Alright, inquiring minds need to know...what is our new home like? Well, here's the deal. We've been renting for nearly 6 years in one place. Not that renting is anything new, we've done that all 13 years DH and I have been married. We got married right out of college and rented a cute upstairs apartment in a house on an inlet...quaint and fabulous and tiny. Then we moved one state down so DH could attend grad school. We moved 3 times in 6 years (yes it took that long to get those three little letters after his name). Then we moved cross country so DH could do his postdoc...at that time, Anna was 13 months old and we decided I'd stay home and we'd do our best to make this single income thing work. On a postdoc's stipend. Anyone laughing with me??? We made it work, but only by the grace of God and the support of our completely fabulous family (and Anna's completely fabulous LD school). Because after we made that decision for me to stay home, we promptly got pregnant again and soon after Megan's birth life exploded with Anna's ASD diagnosis.
Hmmm, so, it's taken another 6 years for DH to complete his postdoctoral training. We've stayed in one place because not only could we not afford to move, but also because I didn't want to move and upset Anna's balance. There is something to be said for sucking it up and staying on track for the sake of your child's well-being, even if it means living in cramped quarters for years on end. Things were going well, so we stayed put. And then DH neared completion of his postdoc training. He looked all over the country for jobs, and frankly I was desperate to go home. I miss my family. I miss my best friend. We thought it'd happen, and then it didn't. And then an opportunity to stay right here came up, and we took it.

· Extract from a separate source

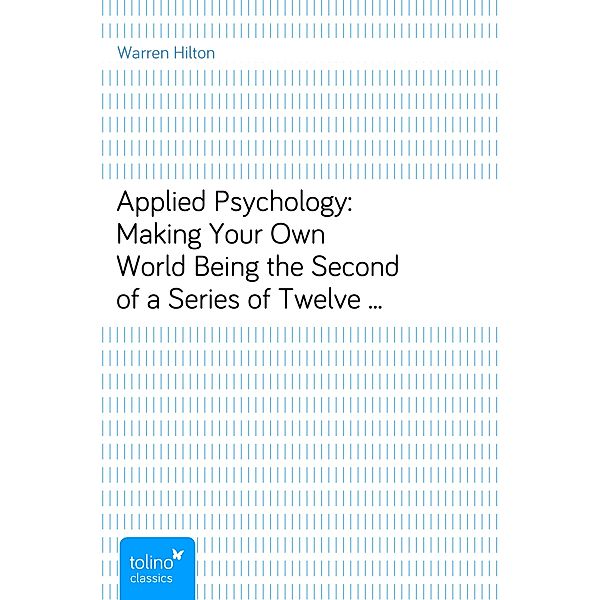 Warren Hilton

Applied Psychology: Making Your Own World Being the Second of a Series of Twelve ...

tolino
classics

So as I'm writing this, I'm both grateful and sad for staying right where we are. I'm grateful because I really believe this is the best place for Anna to be, she's been getting great help and her school is more than fabulous. I love her school so much, and I'm really glad we can stay. And frankly, I'm tired of living in transition. I want to put roots down, and I'm glad we don't have to start all over someplace new. I have great friends here, the kind of friends that make great family. I love them, and I'm happy to stay here and keep them. But I miss my family deeply. More than I can say. So much it hurts.
There's a lot about life, in my experience, that is about drawing two opposites together. I'm here, but my family and BFF are away. My love for them will just have to bridge that divide.
That's not saying much about my new home, is it? I can't talk about my home without saying all of the above, and now that's off my chest, here's what's up with our new house.
We were tired of renting, but resigned to it for...forever, really. But then the housing market got friendly for folks like us, and interest rates dropped, and there was that big first time home buyer tax credit of a carrot dangling in front of our faces. So we went after that big old carrot and hung on for dear life. Yes, I feel deranged, but we ended up in our first home. I'll be looking for part-time work soon when Megan goes to kindergarten in the fall. But it will be worth it. The girls have an actual yard to play in (previously their play area was the driveway which the neighbors treated as their own personal speedway). They have their own rooms. I'd tell you they shared a room before, but their sleep patterns are so different, they kept each other up at night. So one of them has slept in the dining room for the past year. I wonder if they'll remember that when they grow up.
So our new house. It's actually an old house. It's cute and small, just our size, with a yard, close to the public school where Megan will be attending kindergarten. I'm actually having heart palpitations about that, you know that mom guilt! We've done so much for Anna because she's needed so much, and Megan gets punted to public school. Poor kid. But actually, we got this house specifically for her, to get her into the best possible school district locally. So if she asks us later what's up with the seeming disparity, we can honestly tell her we bought our first house for her. Truly.
Our cute small old house is also on a cul-de-sac, which is totally fabulous. No more self-important neighbors treating our driveway as their own personal playground! And the kitchen, well I saved that description for last. It's bigger than what I've been working in for the past 6 years, and it has an actual eat-in area where the girls can have meals while I cook. And there's room for more than one person to be in the kitchen at any one time, so now they can actually help me bake! And the very, very best part? There is a window over the kitchen sink that overlooks the yard. There is another window in the eat-in area that also overlooks the yard. So the girls can play outside while I am busy in the kitchen. Because let's face it, I'm in the kitchen most of the time. Previously, I'd have to go outside with the girls because I could not see them from inside, and there was no yard and no fence and those pesky neighbors were itching to run my kids over.
So there you have it. That's our new house with all the baggage I bring to it (in addition to all the boxes)! I'm happy. It's nice to settle down. The girls are happy. They are a good reason to buy a house. For them, it's worth it.